Deva Brown Phuhathakarn, of Avondale, was sentenced in Waitakere District Court on 15 October after earlier pleading guilty to two representative charges of using a document.
The charges covered 23 applications Phuhathakarn made under the scheme between March 2020 and March 2021.
He received $125,103.20 paid into his bank accounts for nine of the applications.
The other 14 claims worth $33,976.40 were declined.
Phuhathakarn, who is a plasterer, made the claims under his own name or in the name of his company, Complete Plastering Solutions Limited (CPS).
The applications were made as either a sole trader or as an employer. Some of the applications included lists of names of full-time employees, none of whom were employed by the business.

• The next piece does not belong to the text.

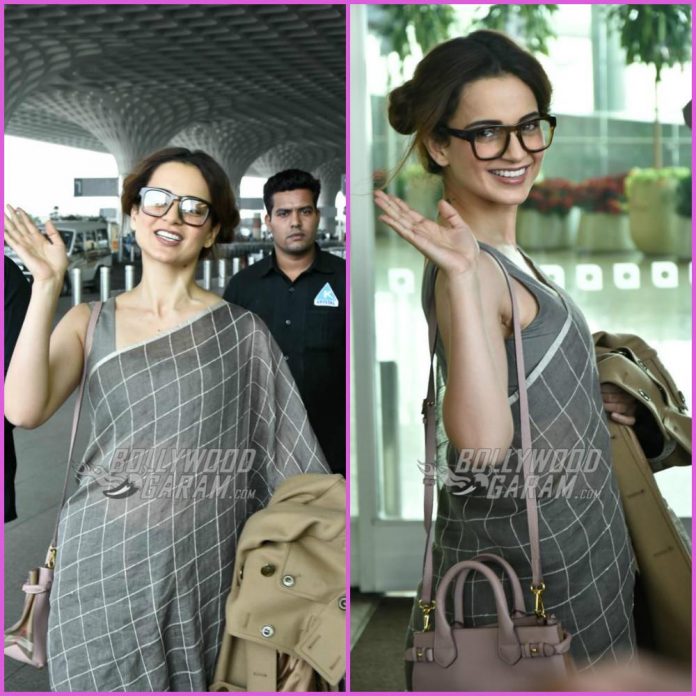 Kangana Ranaut airport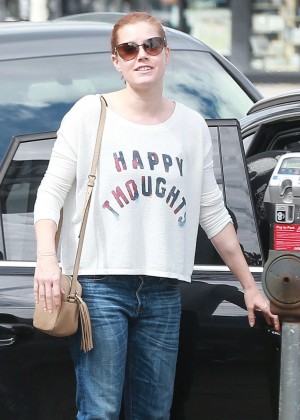 Amy Adams in Jeans Out in Studio City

Phuhathakarn filed PAYE returns with Inland Revenue for multiple people named in the wage subsidy applications about the same time he submitted wage subsidy applications. He named those individuals as full-time employees, giving the wage subsidy applications an air of legitimacy.
Judge Andrée Wiltens noted the offending was deliberate and sustained, and cheated the system. Credit was given for guilty pleas but no other mitigations were found when reaching the final sentence.
A total of 53 people have been sentenced in wage subsidy cases, and another 51 people are still before the courts as part of MSD’s programme of work on wage subsidy fraud and integrity. Since the scheme started, more than $830 million* in wage subsidies has been repaid.